* MATERIAL FOR THIS EXERCISE
◆ ◆ ◆ ◆ ◆
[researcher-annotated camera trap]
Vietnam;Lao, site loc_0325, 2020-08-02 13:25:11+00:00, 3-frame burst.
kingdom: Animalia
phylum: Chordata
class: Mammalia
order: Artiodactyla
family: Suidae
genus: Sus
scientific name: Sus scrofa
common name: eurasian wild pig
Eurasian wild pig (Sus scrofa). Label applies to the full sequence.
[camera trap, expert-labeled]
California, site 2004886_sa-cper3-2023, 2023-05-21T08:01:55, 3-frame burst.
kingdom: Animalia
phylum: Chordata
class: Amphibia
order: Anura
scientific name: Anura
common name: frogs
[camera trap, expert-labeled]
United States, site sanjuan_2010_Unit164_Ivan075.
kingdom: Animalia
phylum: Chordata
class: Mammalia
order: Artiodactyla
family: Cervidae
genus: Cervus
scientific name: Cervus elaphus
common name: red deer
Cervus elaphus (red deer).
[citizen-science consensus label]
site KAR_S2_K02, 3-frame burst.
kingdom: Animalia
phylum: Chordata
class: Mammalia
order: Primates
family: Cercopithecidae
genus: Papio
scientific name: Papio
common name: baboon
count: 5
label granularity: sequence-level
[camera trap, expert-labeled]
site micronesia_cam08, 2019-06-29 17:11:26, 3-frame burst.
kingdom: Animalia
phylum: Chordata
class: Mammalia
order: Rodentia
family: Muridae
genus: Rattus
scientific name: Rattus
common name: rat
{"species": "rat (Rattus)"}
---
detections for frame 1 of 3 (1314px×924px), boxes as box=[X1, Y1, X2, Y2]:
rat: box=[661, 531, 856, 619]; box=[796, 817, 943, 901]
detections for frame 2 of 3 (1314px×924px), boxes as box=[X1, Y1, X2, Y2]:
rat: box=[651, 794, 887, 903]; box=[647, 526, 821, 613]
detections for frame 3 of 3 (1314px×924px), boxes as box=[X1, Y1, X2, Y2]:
◆ ◆ ◆ ◆ ◆
Return each entry from above without altering a single character.

* EXERCISE RESULT
[researcher-annotated camera trap]
Vietnam;Lao, site loc_0325, 2020-08-02 13:25:11+00:00, 3-frame burst.
kingdom: Animalia
phylum: Chordata
class: Mammalia
order: Artiodactyla
family: Suidae
genus: Sus
scientific name: Sus scrofa
common name: eurasian wild pig
Eurasian wild pig (Sus scrofa). Label applies to the full sequence.
[camera trap, expert-labeled]
California, site 2004886_sa-cper3-2023, 2023-05-21T08:01:55, 3-frame burst.
kingdom: Animalia
phylum: Chordata
class: Amphibia
order: Anura
scientific name: Anura
common name: frogs
[camera trap, expert-labeled]
United States, site sanjuan_2010_Unit164_Ivan075.
kingdom: Animalia
phylum: Chordata
class: Mammalia
order: Artiodactyla
family: Cervidae
genus: Cervus
scientific name: Cervus elaphus
common name: red deer
Cervus elaphus (red deer).
[citizen-science consensus label]
site KAR_S2_K02, 3-frame burst.
kingdom: Animalia
phylum: Chordata
class: Mammalia
order: Primates
family: Cercopithecidae
genus: Papio
scientific name: Papio
common name: baboon
count: 5
label granularity: sequence-level
[camera trap, expert-labeled]
site micronesia_cam08, 2019-06-29 17:11:26, 3-frame burst.
kingdom: Animalia
phylum: Chordata
class: Mammalia
order: Rodentia
family: Muridae
genus: Rattus
scientific name: Rattus
common name: rat
{"species": "rat (Rattus)"}
---
detections for frame 1 of 3 (1314px×924px), boxes as box=[X1, Y1, X2, Y2]:
rat: box=[661, 531, 856, 619]; box=[796, 817, 943, 901]
detections for frame 2 of 3 (1314px×924px), boxes as box=[X1, Y1, X2, Y2]:
rat: box=[651, 794, 887, 903]; box=[647, 526, 821, 613]
detections for frame 3 of 3 (1314px×924px), boxes as box=[X1, Y1, X2, Y2]:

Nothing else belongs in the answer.